Esto escribió Schoklender en su libro de reciente aparición: “Sueños postergados”: \"Cada ministerio debe hacer su propia caja para resolver esos problemas. En el Ministerio de Julio de Vido se recurre a contratos de obras pública truchos, a remodelaciones que se hacen dos o tres veces a precios exorbitantes...\"
Y Zitelli le dio la razón en su espacio editorial del “Cara y Cruz”, en su diario El Ancasti de hoy 17 de diciembre de 2011, donde bajo el título de “Incómodas confesiones”, coincide con el parricida y ex apoderado de las Madres de Plaza de Mayo, en que “algunas de las manifestaciones de Schoklender…refuerzan concepciones arraigadas en el imaginario social”.
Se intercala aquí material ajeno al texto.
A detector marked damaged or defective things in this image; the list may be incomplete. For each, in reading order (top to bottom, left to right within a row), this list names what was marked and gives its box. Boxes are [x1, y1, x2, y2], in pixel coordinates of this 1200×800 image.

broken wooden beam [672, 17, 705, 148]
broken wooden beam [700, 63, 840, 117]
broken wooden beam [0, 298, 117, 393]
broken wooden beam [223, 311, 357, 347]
Ahora, si para Zitelli –como asegura- las licitaciones son “una mentira” y que de los valores de las mismas “entre el 15 y el 25%...automáticamente tiene que ir como retorno para financiar la política”, por qué no lo denunció antes en su diario de la “ética y la verdad”?. ¿Tuvo que aparecer Schoklender para que Zitelli recién se anime a denunciar estos hechos de corrupción?. ¿O es que él como empresario también lo experimentó a eso de pagar “retornos para la política”, y lo ocultó porque se favoreció con algún “negocio”?.
Es una verdadera pena que un diario tan “independiente y honesto” como El Ancasti, conociendo de estos hechos -con tanta precisión y detalles porcentuales- no haya formulado mucho antes que Schoklender una denuncia al respecto.